Even though the fort is in ruins now, it still provides breathtaking views of the Vagator beach and Arabian Sea. To reach here, one can easily hire a taxi or an auto from Mapusa or Panaji. Alternatively, one can even take the daily buses that run between Panaji and Chapora Fort.
Constructed in 1624, this fort was built with a purpose of protecting the Portuguese from the consecutive attacks of the Marathas. The fort consists of rich historical importance as there is invaluable ancient information embedded on the walls of the fort.
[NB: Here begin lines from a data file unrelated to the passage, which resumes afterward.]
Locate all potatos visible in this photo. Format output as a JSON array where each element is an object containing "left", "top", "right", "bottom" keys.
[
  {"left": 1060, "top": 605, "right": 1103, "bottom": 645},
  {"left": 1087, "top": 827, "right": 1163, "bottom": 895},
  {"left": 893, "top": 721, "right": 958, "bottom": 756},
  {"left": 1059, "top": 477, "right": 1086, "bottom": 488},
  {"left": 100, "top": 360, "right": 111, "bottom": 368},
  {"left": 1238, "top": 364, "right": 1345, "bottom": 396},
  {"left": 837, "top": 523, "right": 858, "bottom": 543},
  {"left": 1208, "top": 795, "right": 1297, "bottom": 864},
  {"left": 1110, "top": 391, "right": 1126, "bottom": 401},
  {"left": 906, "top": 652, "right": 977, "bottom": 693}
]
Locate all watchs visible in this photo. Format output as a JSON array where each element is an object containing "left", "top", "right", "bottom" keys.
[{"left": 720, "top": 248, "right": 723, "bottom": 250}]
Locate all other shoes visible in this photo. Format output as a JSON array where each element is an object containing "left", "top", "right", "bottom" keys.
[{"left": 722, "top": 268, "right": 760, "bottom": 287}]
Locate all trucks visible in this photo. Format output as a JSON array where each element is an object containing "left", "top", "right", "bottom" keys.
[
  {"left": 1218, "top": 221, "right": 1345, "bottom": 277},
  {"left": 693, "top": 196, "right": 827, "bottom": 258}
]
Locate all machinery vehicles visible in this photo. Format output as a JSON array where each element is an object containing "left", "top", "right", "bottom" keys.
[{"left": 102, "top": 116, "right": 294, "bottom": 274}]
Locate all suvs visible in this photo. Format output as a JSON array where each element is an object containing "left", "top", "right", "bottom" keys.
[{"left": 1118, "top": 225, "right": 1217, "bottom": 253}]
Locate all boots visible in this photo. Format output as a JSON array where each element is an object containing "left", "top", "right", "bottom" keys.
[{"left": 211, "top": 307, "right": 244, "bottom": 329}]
Covering an area of almost ten kilometers, the fort earlier consisted of a towering bulwark, five prisons, chapel, three magazines and accommodation for the guard. However, besides the chapel and the boundary wall, not much is left of the fort.
Rich in legacy, Mormugao Fort is known for its tough walls and has survived many battles in the past. If you are interested in learning the history of Goa, then this is the place to be. Located about 32 kilometers from Panaji, this fort is situated in the Vasco De Gama town with daily buses running from both cities.
Located at the northern most part of Goa across the mighty Tiracol River, Fort Tiracol or Terecol is situated right next to the Keri Beach. The fort was constructed in the seventeenth century, however it officially became a part of Goa in 1788. In 1825, the fort became a military base for Dr. Bernado Peres Da Silva to aid an attack on the Portuguese. However, his attempts were unsuccessful and the Portuguese regained the fort but it was abandoned once they left. Fort Tiracol is one of the most captivating forts in Goa and is definitely worth a visit.
The fort also consists of a church called St. Anthony Church, which is not open to the public. However, during the annual feast during the month of May, the church may be open to the public. Even though most of the fort is in ruins now, a part of the fort has been converted into a Heritage Hotel. To reach the fort, one has to cross the Tiracol River, which takes about a short 30 minutes ferry ride. From there, you can either walk or hire an auto to the fort.
Cabo De Rama Fort
Another popular fort in Goa, Cabo De Rama Fort can be visited in Canacona. A mythical story attached to this fort that goes back to the ancient times, it is visited by many tourists every year. It is believed that Lord Rama took shelter here with Sita, when they were banished from the Kingdom for a 14-year exile - another famous reason why it is called Cape Rama. The fort was conquered by many local and foreign rulers over the years. In 1763, the fort was occupied by the Portuguese after a viscous battle with the Hindus. However, the fort was abandoned when the Portuguese left the place.
Even though the fort is in ruins now, it is still a famous tourist attraction. A small chapel inside the fort adds to the charm of this place. The fort provides great scenic views of the ocean from the western side and is the perfect place if you just want to relax and spend some time by yourself. The fort can be easily reached by hiring either a taxi or cab from South Goa. Alternatively, many buses run from Margao to Cabo De Rama daily.